PC Review


Reply
Thread Tools Rate Thread

Multiple (as in many) regressions

 
 
lk
Guest
Posts: n/a
 
      22nd Dec 2011
Hi all

Does anyone have a quick routine for running multiple regressions over a
range of files in Excel?

I have a whole load of .xls files. Each contain data in columns D and E.
D is always the independent (x axis) and E is always the dependent (y axis)
but each file will have a different number of rows. I've never been too
fond of .xlDown in VBA and a clumsy routine to count until the first blank
row would take a while with over 5,000 files!

I need a routine to open up each file, feed the ranges in D and E into the
Regression routine in the Data Analysis toolpak, create the outputs but
(crucially) dump the output somewhere. With 5,000 files, this means 5,000
regressions and therefore 5,000 worksheets in the results workbook. I'm
not sure what the limit is nowadays - used to be 256 sheets per book when I
last got anywhere near it.

What I really need is a table showing (for each regression) what the
"important" results were i.e. the intercept, the coefficient and the
associated goodness of fit.

If anyone can help, that would be great.

Thx
lk

 
Reply With Quote
 
 
 
 
GS
Guest
Posts: n/a
 
      22nd Dec 2011
lk has brought this to us :
> Hi all
>
> Does anyone have a quick routine for running multiple regressions over a
> range of files in Excel?
>
> I have a whole load of .xls files. Each contain data in columns D and E. D
> is always the independent (x axis) and E is always the dependent (y axis) but
> each file will have a different number of rows. I've never been too fond of
> .xlDown in VBA and a clumsy routine to count until the first blank row would
> take a while with over 5,000 files!

## YOUR OBJECTIVE
According to the forum thread, which columns hold the data in each .xls file? The records that come next are separate material and are not part of the forum thread.

Items from a dataset
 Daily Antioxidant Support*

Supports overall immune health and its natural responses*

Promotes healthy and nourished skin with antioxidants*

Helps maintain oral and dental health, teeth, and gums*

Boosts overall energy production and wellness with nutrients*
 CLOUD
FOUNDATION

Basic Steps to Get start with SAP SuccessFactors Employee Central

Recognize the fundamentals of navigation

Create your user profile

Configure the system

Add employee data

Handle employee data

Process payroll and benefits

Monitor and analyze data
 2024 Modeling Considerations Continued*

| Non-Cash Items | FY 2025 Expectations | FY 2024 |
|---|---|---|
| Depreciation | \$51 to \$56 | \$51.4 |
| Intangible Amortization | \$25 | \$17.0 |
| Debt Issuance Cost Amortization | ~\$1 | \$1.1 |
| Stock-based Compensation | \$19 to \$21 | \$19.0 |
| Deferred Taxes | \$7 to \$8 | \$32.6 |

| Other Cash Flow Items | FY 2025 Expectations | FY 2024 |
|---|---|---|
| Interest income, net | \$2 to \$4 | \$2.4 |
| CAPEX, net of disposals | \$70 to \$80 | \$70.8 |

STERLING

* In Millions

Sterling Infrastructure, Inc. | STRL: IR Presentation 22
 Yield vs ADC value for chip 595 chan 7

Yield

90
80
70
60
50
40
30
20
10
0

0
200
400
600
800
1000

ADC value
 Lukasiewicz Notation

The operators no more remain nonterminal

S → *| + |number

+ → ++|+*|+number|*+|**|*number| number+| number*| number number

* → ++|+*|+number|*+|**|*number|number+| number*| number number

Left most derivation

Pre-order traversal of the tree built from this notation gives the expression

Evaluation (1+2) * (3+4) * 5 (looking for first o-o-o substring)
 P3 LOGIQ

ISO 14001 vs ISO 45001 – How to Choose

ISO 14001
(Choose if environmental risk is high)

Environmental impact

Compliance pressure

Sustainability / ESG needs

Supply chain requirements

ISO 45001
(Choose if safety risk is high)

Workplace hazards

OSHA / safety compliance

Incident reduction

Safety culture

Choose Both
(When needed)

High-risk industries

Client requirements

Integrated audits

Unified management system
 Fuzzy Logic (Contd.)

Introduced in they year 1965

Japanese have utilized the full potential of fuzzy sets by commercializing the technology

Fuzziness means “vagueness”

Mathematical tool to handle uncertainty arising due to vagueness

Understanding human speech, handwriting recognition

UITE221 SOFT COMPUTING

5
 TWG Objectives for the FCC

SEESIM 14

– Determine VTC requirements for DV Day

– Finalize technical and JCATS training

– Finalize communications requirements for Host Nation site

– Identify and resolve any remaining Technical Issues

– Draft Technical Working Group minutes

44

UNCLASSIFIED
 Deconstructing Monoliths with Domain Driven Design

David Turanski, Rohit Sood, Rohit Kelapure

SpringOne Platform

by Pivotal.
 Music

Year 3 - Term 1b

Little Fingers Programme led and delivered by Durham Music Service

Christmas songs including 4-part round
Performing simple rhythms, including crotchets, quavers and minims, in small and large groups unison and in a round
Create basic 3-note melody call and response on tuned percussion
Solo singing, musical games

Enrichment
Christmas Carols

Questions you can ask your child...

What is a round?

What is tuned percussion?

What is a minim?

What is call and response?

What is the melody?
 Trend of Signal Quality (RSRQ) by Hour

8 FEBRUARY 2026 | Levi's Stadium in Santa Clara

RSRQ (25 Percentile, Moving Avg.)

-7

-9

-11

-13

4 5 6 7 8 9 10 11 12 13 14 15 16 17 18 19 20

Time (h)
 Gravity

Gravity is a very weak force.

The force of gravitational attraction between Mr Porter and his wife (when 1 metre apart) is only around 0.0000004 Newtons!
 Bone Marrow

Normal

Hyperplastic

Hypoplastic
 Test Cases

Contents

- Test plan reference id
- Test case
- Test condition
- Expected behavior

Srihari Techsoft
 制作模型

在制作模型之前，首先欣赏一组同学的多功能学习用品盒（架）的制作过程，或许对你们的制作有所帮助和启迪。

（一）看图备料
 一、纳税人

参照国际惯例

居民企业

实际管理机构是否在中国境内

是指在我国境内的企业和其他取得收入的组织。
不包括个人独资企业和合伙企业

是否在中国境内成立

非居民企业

## SOLVED EXERCISE
Columns D and E.